### ESTRATTO

Un'eterna luna di miele sembra quella (ri)vissuta dalla malcapitata protagonista che come nome porta il titolo del film, ovvero quello di Elizabeth Harvest. Lunghi capelli rossi e fascino da femme fatale per questa novella sposa che ci introduce alla visione con un breve background utile a identificarci in lei e a sottolineare come le toccherà suo malgrado essere alpha e omega a cui tutti gli eventi successivi ruoteranno inevitabimente intorno.

Il motivo di tanta sfortuna lo scoprirà ben presto il pubblico, giacché quel fresco matrimonio è soltanto il preambolo a un qualcosa di via via sempre più misterioso e inquietante. D'altronde la raccomandazione del più maturo marito, il brillante scienziato premio Nobel Henry, è quella di non entrare mai in una particolare stanza della loro avveniristica e isolata dimora di campagna, una regola che se trasgredita potrebbe trasformarsi per la ragazza in qualcosa di molto pericoloso.

### MATERIALE FORNITO

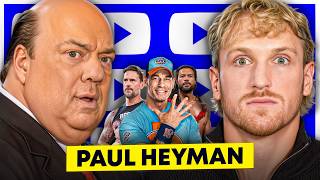 Paul Heyman on Mocking John Cena, Returning With Roman Reigns \u0026 CM Punk, Logan Paul’s WWE Future 442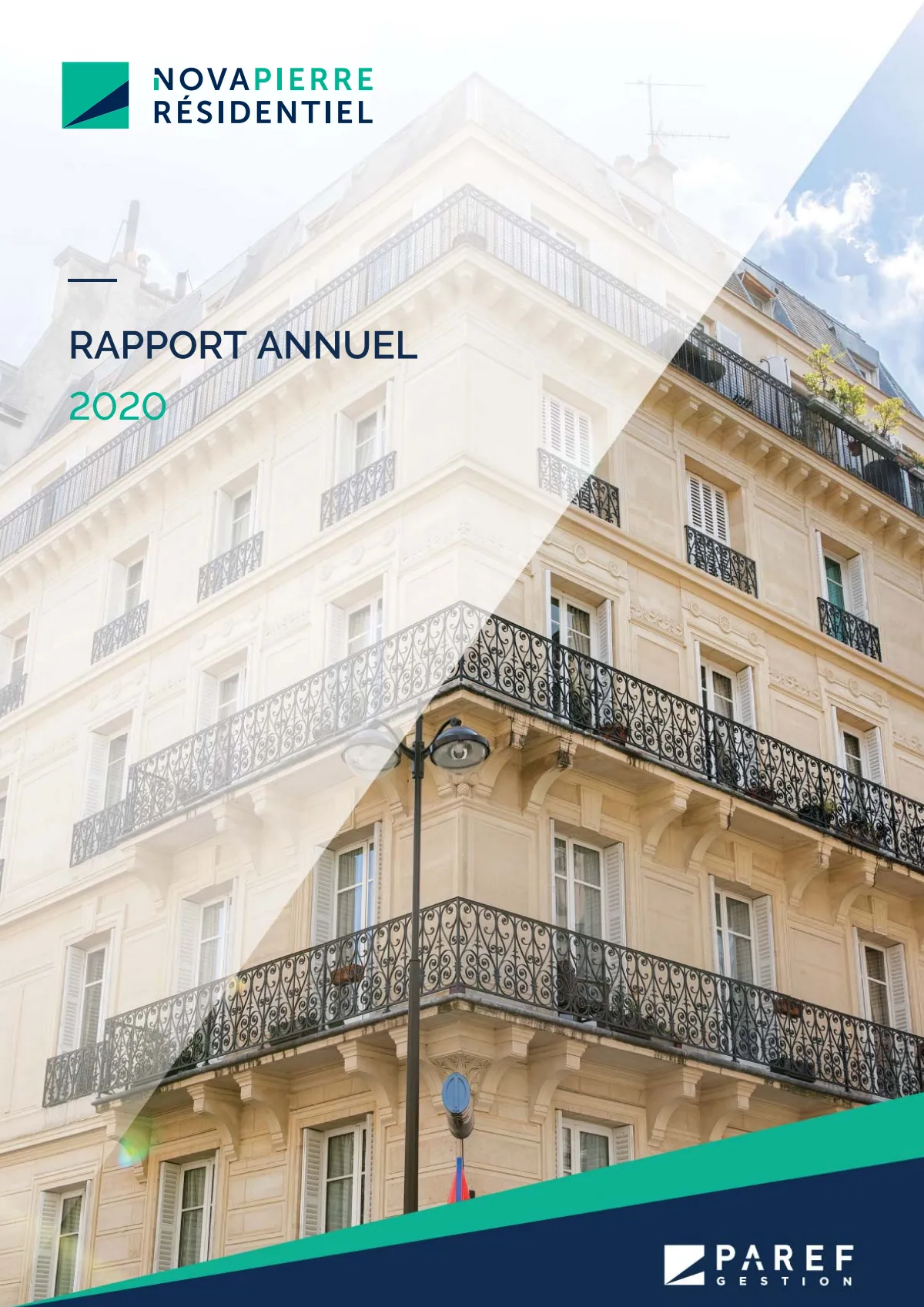 Rapport annuel - 2020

### ORDINE DI LAVORO 1
Modifica l'estratto sul film Elizabeth Harvest riscrivendolo a partire dalle parole "Un'eterna luna di" e fermandoti dopo "ruoteranno inevitabimente intorno.", con "giovane moglie" al posto di "novella sposa".
### ORDINE DI LAVORO 2
Riprendi l'estratto sul film Elizabeth Harvest e proseguilo dopo l'ultima frase riportata.
Le righe costituiscono materiale a sé, separato dall'estratto.

### RISULTATO 1
Un'eterna luna di miele sembra quella (ri)vissuta dalla malcapitata protagonista che come nome porta il titolo del film, ovvero quello di Elizabeth Harvest. Lunghi capelli rossi e fascino da femme fatale per questa giovane moglie che ci introduce alla visione con un breve background utile a identificarci in lei e a sottolineare come le toccherà suo malgrado essere alpha e omega a cui tutti gli eventi successivi ruoteranno inevitabimente intorno.

### RISULTATO 2
Elizabeth Harvest: l'altra donna

E senza andare a svelare il cliffhanger che, relativamente presto, trasmuta le coordinate narrative, è ovvio che proprio il non seguire tale accorgimento darà inizio all'incubo, con Elizabeth che si trova catapultata in un inferno di terrore dove non potrà fidarsi più di niente e di nessuno, donna sola in questo microcosmo patriarcale dove anche le figure femminili comprimarie sono sempre e comunque assoggettate, per impotenza o compiacenza, all'universo maschile.
E in questo caso risulta fondamentale il personaggio di Claire, interpretata da una smagliante Carla Gugino - moglie del regista Sebastian Gutiérrez - al quale spetta anche il compito di raccontare i flashback di quel diario svela-tutto, che permette finalmente ad Elizabeth Harvest di far luce su quell'oscuro passato dal quale dipendono tutti i suoi problemi attuali.
Dimmi la verità

L'eugenetica qui è al servizio di un impianto thriller relativamente prevedibile, che purtroppo finisce per sfaldarsi minuto dopo minuto pur dopo una premessa intrigante, che però non viene sfruttata pienamente e che anzi spara fin troppo presto le sue rocambolesche rivelazioni, lasciando che la seconda metà sia un susseguirsi di spiegoni e di risvolti monotoni, annacquati in un'ultima mezzora non avara di forzature.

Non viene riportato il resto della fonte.